PROVIDED PASSAGE:
◇ ◇ ◇ ◇ ◇ ◇ ◇

Why Micro frontends might fail as microservices

Micro frontends were highly inspired by Microservices. So why not extend the same benefits from microservices to micro frontends, right? Things are a bit easier at the backend because we can actually have proper and real isolation. Meaning process/machine isolation, since we can distribute workloads in different machines. When we are looking into micro frontends is not the same deal. We also need to remember that microservices were highly inspired by SOA and Microservices are a flavor of SOA. Microservices are DEAD and in decline for the Backend, so it's interesting to see it's a major trend for the frontend. At the end of the day the Browser architecture did not change much and in the backend is much easier to have isolations and we have different flavors of isolations like Docker, UniKernels, MicroWorkers, etc... 

In defense of Micro frontends 

First of all, I want to say I believe we need more engineering and more Architecture in the frontend space. We need more content like this and this. At the end of the day, I'm in favor of micro frontends. Meaning we need to get better modularization and better tooling. However, like microservices, I'm afraid we will fail as an industry since often we dont do a good design job and often dont learn from mistakes from the past. Right now it looks like React is the more popular and best way to build web applications. Angular is big on the enterprise side and Vue is growing and we always will have vanilla JS. IMHO the place everybody wants to be right now is using React. However, solutions and frameworks come and go and I'm sure in the near future React will be legacy as much as AngularJS is today(Good luck finding engineers who want to work with AndularJS). 

We all want better isolations and have ways to implement a strangler pattern(check out the post I and II) and be able to migrate new parts of an application into better modularized and more concise parts with newer and better technology. However, there are lots of people who are completely terrified to run different react versions in the same application(and I get why). Using the same frameworks makes things easier and you can have builds and repositories per Domain instead of one single monorepo maybe one monorepo(Buck, Bazel, or whatever) per domain? However, we all need to get rid of that AngularJS legacy right?

In the past, I used Mosaic. In sense of architecture was great. There was a clear separation of concerns(SOC) - however, in the frontend, everything is about tooling and developer experience and that was one of the main issues with Mosaic. Module Federation is exciting and scary at the same time. So long story short micro frontends are evolving and thats great. 

What killed Microservices?

Microservices was always about 2 things. Isolation and smaller granularity. Thats why we have the word "Micro" and thats why SOA never specified any specific granularity and for me this is important. IMHO there is no such thing as needs to be smaller. IMHO it really depends on the domain and somethings make sense to be small and generic like Authentication, Authorization, Encryption, etc.. And others actually are much better to be bigger or more FAT. This idea that everything needs to be micro is really one of the big flaws in microservices and micro frontends are copying that. This is super dangerous. Don't believe me well look Uber and their DOMA story.

◇ ◇ ◇ ◇ ◇ ◇ ◇

MATERIAL PROVIDED:
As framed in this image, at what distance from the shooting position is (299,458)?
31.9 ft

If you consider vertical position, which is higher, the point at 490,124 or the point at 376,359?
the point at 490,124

◇ ◇ ◇ ◇ ◇ ◇ ◇

TASK A:
According to the micro frontends post, what was one of the main issues with Mosaic?
TASK B:
Carry on the post about micro frontends from its final sentence.

TASK OUTPUT A:
Tooling and developer experience.

TASK OUTPUT B:
Also, keep in mind teams and software suffers from entropy or erosion, and thats the whole monorepo argument right there. But thats, not the worst. IMHO the worst is shared libraries. Shared Libraries are different animals, they are not services, not micro frontends or microservices and if you build them with the same service mentality you end up building a distributed monolith and killing microservices. So what that was todo with micro frontends? Well, module federation, which tends to become the way to go has a way to reuse remotes in different containers(hosts) but at the end of the day, the browser is the same. Easily we cant get abuse here, which could lead to some problems as described for Microservices. 

Fixing the Problem at the Source

Unless we fix the problem on the Browser in order to have better isolation or fix all iframes and web component limitations we might easily create a distributed micro frontend monolith. Plus if we dont pay attention to dependencies and proper design granularity and start having Design Systems written in module federations will not that time we can a button component used everywhere who brings specific Js lib who dont allow us to upgrade other libs and the whole thing fall apart.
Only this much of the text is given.